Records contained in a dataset
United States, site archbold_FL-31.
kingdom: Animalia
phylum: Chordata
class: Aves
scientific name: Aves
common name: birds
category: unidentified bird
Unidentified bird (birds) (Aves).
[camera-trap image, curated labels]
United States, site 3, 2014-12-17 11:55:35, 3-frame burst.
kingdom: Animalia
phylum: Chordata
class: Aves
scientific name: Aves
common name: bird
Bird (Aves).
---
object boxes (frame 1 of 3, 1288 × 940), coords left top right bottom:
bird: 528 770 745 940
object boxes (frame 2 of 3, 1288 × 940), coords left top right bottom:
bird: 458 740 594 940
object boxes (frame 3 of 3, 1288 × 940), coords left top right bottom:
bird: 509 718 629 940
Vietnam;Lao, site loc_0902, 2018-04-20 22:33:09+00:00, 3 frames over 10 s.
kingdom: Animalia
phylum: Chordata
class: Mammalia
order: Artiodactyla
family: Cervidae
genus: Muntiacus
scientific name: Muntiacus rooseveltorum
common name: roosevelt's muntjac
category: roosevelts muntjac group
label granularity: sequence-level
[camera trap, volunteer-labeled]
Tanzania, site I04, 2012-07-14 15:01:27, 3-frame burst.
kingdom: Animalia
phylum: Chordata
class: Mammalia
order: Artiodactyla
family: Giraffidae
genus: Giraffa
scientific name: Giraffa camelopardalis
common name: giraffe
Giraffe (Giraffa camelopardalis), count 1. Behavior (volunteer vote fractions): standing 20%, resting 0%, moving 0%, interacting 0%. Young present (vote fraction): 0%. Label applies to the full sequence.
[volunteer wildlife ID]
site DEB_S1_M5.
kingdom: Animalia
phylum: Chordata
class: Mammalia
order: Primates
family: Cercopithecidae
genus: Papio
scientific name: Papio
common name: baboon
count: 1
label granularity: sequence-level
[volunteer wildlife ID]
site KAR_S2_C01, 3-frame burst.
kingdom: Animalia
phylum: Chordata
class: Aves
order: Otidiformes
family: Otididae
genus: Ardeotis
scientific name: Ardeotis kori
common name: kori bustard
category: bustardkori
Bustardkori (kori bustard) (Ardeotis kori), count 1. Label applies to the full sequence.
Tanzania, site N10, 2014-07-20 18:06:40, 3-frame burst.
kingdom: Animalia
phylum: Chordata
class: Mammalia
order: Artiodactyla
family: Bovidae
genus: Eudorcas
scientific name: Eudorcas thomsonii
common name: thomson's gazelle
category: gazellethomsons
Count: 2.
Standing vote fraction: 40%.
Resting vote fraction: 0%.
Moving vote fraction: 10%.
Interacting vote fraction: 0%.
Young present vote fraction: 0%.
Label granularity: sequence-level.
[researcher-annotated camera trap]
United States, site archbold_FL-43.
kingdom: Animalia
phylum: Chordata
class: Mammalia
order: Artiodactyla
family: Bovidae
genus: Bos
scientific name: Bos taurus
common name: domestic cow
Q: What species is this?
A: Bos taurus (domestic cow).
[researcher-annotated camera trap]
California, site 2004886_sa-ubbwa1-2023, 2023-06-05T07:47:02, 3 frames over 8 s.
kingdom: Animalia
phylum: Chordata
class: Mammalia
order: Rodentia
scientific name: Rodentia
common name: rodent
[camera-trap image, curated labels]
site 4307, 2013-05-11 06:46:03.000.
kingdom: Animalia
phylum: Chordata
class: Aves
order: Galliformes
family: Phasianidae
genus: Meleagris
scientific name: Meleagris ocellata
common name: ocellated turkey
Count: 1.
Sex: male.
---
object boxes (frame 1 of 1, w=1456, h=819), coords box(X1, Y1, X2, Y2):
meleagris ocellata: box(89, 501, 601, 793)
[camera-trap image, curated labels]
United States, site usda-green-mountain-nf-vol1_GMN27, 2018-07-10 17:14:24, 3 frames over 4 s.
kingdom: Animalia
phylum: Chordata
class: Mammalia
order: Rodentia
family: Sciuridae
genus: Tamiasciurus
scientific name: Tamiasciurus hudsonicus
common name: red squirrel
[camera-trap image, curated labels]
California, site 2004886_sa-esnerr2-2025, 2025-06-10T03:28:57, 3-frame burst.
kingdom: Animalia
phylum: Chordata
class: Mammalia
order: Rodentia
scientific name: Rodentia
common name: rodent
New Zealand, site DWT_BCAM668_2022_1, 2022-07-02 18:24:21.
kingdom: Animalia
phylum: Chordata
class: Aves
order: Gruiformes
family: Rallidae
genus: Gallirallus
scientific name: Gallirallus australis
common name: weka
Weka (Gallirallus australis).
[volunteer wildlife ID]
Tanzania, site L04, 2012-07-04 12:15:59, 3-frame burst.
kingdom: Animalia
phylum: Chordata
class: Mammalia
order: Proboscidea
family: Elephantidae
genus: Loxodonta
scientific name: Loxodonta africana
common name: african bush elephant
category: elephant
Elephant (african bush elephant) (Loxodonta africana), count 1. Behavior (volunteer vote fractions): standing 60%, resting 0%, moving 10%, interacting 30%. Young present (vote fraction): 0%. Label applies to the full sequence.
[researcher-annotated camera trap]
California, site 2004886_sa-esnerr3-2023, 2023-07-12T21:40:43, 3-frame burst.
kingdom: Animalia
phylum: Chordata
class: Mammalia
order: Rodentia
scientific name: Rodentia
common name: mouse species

- **TASK PROMPT**: Find and copy every line in the entries above where the string "Tanzania" occurs.

- **TASK ANSWER**:
Tanzania, site I04, 2012-07-14 15:01:27, 3-frame burst.
Tanzania, site N10, 2014-07-20 18:06:40, 3-frame burst.
Tanzania, site L04, 2012-07-04 12:15:59, 3-frame burst.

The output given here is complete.